In the application server world, clustering is typically implemented to promote redundancy and scalability, subsequently with a goal toward high availability—that is maintaining uptime on customer facing sites or services. It’s a common assumption that these same concepts apply when it comes to clustering on Adobe Experience Manager 6.x. Right?
Not so fast.
If you read the fine print, clustering on AEM is not recommended by Adobe on publish instances. You see, clustering on AEM introduces a new level of dependencies and complexity due to the reliance on MongoDB secondaries across data centers, and thus the argument is that clustering in AEM can decrease reliability and performance. That direction from Adobe pretty much throws the the whole high availability clustering use case we find in the application server world out the window.
Instead Adobe recommends stand-alone TarMK farms for failover of publish instances. Farms have better performance, are easily scaled, and because they are synced with the Author instance, are inherently fault tolerant. But where to cluster then?
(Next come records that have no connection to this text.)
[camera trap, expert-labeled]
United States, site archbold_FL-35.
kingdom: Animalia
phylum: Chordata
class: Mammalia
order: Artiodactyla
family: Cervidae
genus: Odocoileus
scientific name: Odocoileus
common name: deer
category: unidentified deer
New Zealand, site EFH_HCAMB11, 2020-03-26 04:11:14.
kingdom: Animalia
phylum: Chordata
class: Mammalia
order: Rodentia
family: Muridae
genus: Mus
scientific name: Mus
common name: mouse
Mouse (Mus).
There are several uses cases for clustering the AEM Author instances, but as you may have read in my other posts, I am not a fan of clustering author instances simply for failover. That can be achieved using TarMK Cold Standby’s with far less complexity and moving parts. See: AEM Infrastructure Series: Disaster Recovery Basics.
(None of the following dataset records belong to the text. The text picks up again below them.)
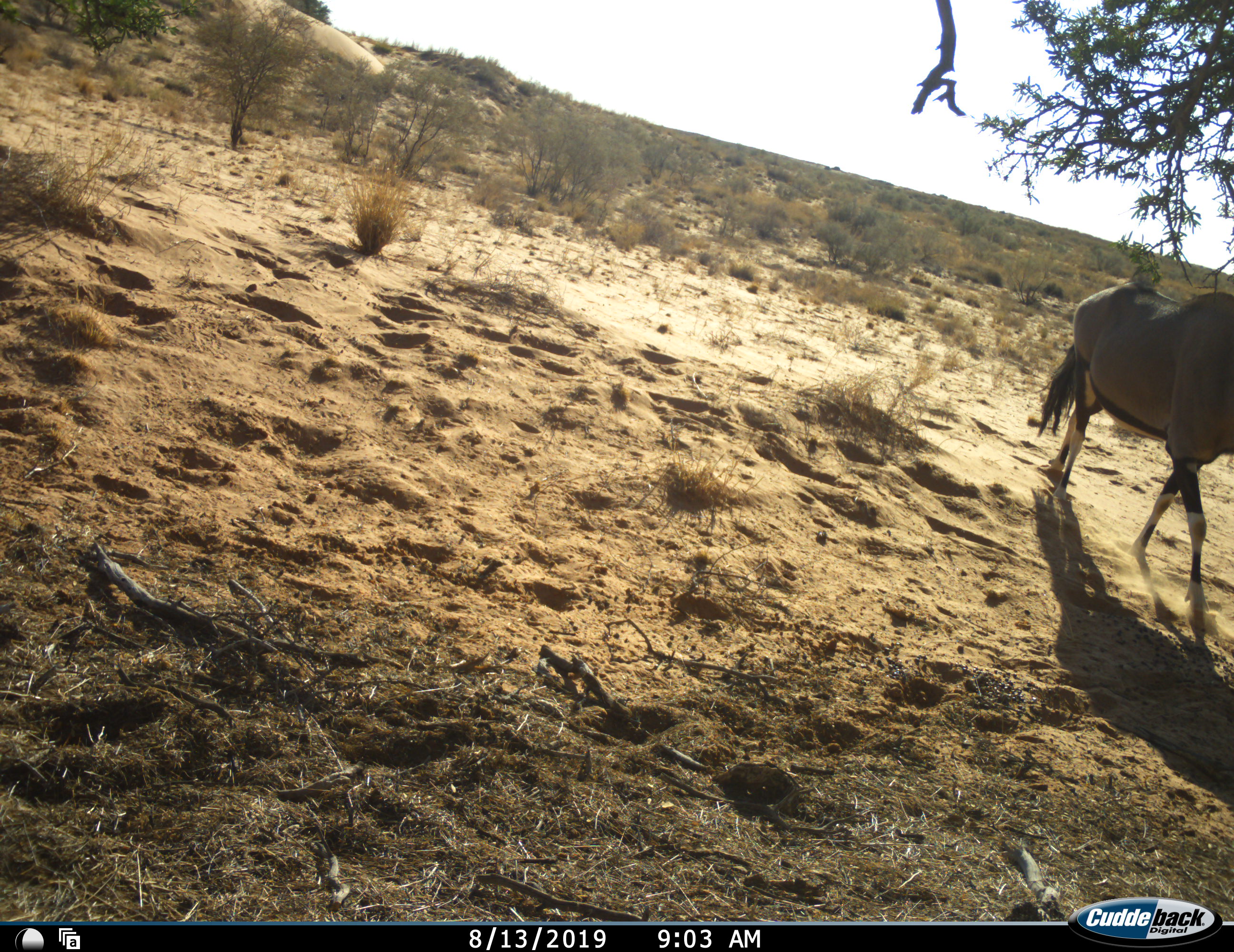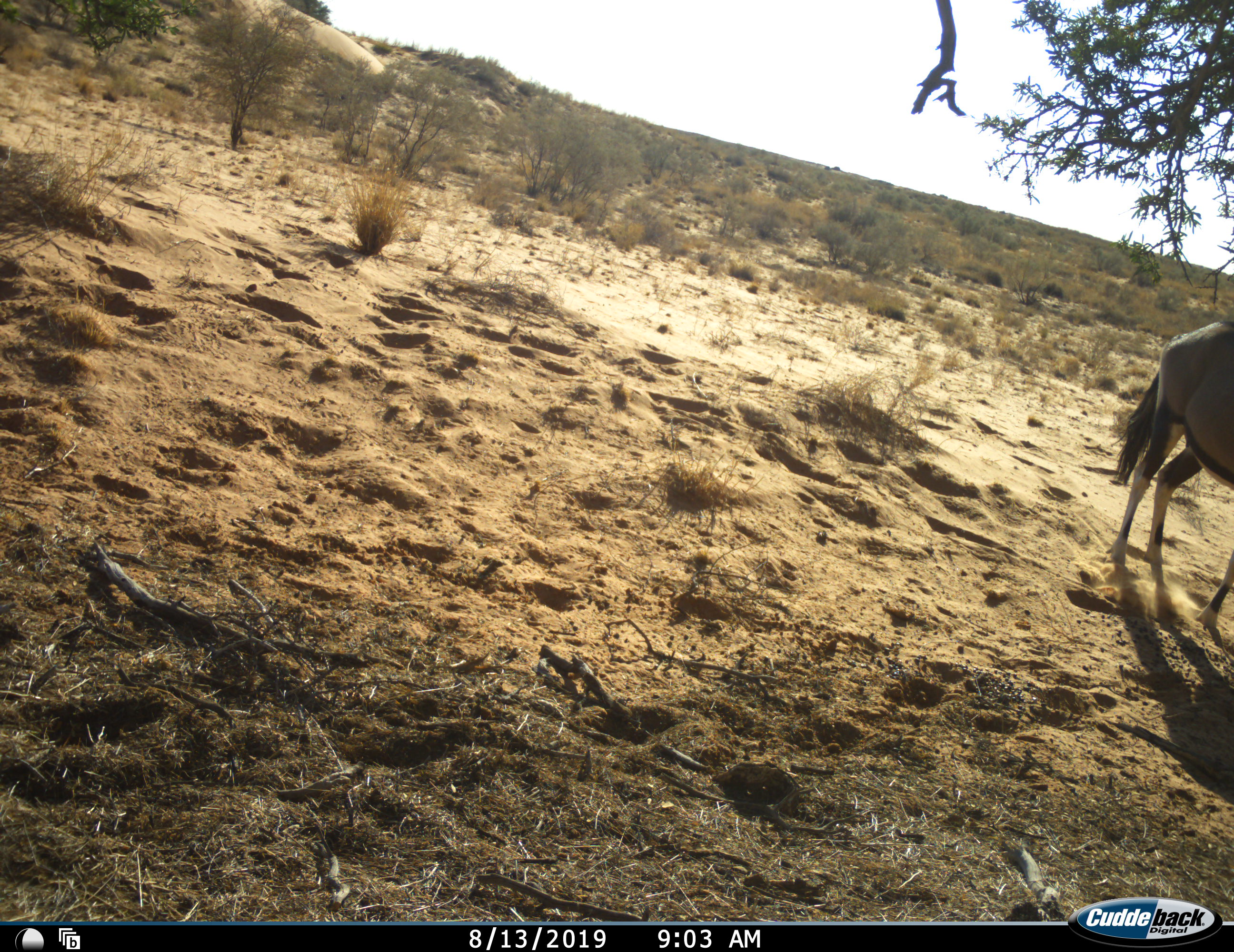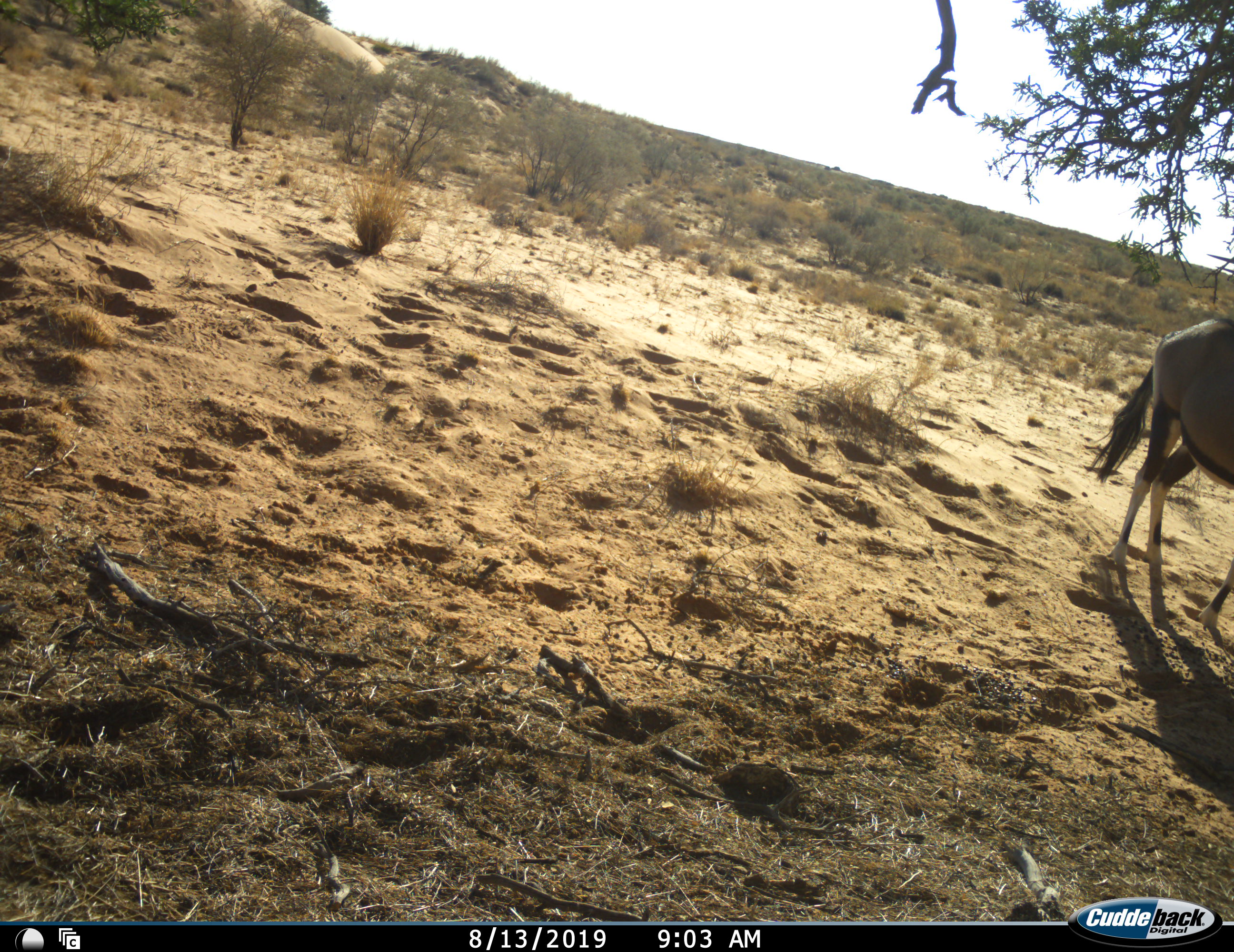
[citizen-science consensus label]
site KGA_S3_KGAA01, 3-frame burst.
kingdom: Animalia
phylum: Chordata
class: Mammalia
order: Artiodactyla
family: Bovidae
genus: Oryx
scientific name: Oryx gazella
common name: gemsbok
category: oryx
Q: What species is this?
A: Oryx (gemsbok) (Oryx gazella).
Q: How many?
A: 1.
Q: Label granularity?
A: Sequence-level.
For me to recommend a clustering deployment, I like to see one of these use cases:
- Exceeding the authoring capacity limits of concurrent editors and contributors (the users accessing the authoring server). And (this is important) where sharding the author instance is not feasible. More about this later.
- Where regional performance of the authoring instance is important. Authoring in AEM tends to be “chatty” and low latency can vastly improve the perceived performance of an author instance.
- Where uptime of the authoring instance is critical—organizations that cannot survive even a few minutes of authoring downtime (I’ve yet to encounter this when you dig deep).
In simple terms, sharding is a technique used to split very large databases into smaller, faster more easily managed parts. An often overlooked option is to manually shard the authoring instances, that is to physically split the sites into separate AEM authoring instances. These could be:
- Physical sites, e.g. a primary www vs. a support or intranet site.
- Portions of existing sites, e.g. localized sites where live copies are not required.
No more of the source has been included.